If all indices are 0 and we are writing a new output file then the mode “overwrite_file” is used (if the overwrite) flag is set, otherwise the mode “write_safe” is used.
Otherwise the code choses between “append_column” if this is the first time a group is being written to the file, or “append”
- Parameters:
group (int) – the index of the processing group
out_det (int) – the index of the output detector
in_det (int) – the index of the input detector
chunk (int) – the chunk index
new_hit_file (bool) – a flag of whether we are writing a new hit file. This does not indicate whether the file already exists on disk, but whether the file name is different from the last written chunk for this detector.
overwrite (bool) – a flag of whether to overwrite the old file.
- Returns:
the mode for IO
- Return type:
- reboost.utils.get_wo_mode_forwarded(written_tables, new_hit_file, overwrite=False)¶
Get the mode for lh5 file writing for forwarded tables tahat will be copied without chunking.
If we are writing a new output file and no other tables had been written yet, then the mode “overwrite_file” is used if the overwrite flag is set, otherwise the mode “write_safe” is used.
Otherwise “append” is used.
- Parameters:
written_tables (set[str]) – a set of already written table names, also including other table names of non-forwarded (i.e. processed) tables.
new_hit_file (bool) – a flag of whether we are writing a new hit file.
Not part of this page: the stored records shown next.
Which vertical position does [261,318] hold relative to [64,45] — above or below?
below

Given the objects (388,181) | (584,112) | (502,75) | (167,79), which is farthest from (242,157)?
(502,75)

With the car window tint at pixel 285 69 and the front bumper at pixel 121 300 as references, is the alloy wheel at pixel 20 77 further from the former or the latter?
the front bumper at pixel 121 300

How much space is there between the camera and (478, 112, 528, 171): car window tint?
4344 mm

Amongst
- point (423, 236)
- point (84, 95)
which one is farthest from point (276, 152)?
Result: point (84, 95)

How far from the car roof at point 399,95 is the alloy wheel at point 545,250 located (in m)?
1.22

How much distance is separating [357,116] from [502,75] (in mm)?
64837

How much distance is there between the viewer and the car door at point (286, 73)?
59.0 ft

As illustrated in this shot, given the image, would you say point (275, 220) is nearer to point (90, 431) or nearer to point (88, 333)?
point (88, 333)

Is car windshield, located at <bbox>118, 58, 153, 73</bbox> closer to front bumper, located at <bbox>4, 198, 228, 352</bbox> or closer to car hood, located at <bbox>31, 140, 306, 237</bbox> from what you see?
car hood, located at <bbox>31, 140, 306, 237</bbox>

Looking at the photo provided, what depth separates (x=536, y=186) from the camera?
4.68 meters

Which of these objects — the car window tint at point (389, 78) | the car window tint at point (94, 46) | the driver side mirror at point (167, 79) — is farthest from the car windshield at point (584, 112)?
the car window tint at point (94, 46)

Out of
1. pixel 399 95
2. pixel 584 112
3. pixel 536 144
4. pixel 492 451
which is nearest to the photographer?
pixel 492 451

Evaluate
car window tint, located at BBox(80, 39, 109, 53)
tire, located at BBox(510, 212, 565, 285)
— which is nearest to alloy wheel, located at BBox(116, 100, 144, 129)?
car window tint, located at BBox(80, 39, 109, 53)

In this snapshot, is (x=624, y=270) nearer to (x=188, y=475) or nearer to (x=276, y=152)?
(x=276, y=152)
This does not indicate whether the file already exists on disk, but whether the file name is different from the last written chunk for this forwarded table.
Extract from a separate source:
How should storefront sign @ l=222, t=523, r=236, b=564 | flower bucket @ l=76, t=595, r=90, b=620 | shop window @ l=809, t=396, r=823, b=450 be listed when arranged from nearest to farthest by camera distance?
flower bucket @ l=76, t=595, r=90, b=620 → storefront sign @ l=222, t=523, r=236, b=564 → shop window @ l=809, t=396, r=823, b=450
overwrite (bool) – a flag of whether to overwrite the old file.
- Returns:
the mode for IO
- Return type:
- reboost.utils.is_new_hit_file(files, file_idx)¶
Return whether the hit file with the given index is a “new” hit file.
A new file is either the first file written, or when the previous file index has a different file name.
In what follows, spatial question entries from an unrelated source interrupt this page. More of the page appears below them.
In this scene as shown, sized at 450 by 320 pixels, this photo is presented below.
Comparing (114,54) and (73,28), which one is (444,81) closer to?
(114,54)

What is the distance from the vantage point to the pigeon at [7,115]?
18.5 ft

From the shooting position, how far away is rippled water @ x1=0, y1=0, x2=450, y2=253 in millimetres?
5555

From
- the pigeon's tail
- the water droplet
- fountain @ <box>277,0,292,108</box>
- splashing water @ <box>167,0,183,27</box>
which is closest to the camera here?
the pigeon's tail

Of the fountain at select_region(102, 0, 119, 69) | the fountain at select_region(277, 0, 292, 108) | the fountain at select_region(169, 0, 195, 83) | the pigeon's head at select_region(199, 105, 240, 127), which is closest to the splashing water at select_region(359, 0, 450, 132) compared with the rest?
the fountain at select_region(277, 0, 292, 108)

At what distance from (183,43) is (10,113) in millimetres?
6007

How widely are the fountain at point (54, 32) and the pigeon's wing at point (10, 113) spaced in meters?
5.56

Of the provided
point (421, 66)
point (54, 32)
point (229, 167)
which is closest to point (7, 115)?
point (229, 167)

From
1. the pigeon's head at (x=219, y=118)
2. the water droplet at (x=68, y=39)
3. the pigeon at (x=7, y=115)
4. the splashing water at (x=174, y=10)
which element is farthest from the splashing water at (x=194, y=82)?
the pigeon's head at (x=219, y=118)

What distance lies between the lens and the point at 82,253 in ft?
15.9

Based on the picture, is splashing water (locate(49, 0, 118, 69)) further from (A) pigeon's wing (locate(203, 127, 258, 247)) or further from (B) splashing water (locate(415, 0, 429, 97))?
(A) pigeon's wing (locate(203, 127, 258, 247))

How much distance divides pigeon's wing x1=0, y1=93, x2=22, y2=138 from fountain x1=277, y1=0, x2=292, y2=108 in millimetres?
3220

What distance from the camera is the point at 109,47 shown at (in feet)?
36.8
- reboost.utils.merge_dicts(dict_list)¶
Merge a list of dictionaries, concatenating the items where they exist.
- Parameters:
dict_list (list) – list of dictionaries to merge
- Returns:
a new dictionary after merging.
- Return type:
Examples
>>> merge_dicts([{"a":[1,2,3],"b":[2]},{"a":[4,5,6],"c":[2]}]) {"a":[1,2,3,4,5,6],"b":[2],"c":[2]}
- reboost.utils.write_lh5(hit_table, file, time_dict, out_field, out_detector, wo_mode)¶
Write the lh5 file. This function handles writing first the data as a struct and then appending to this.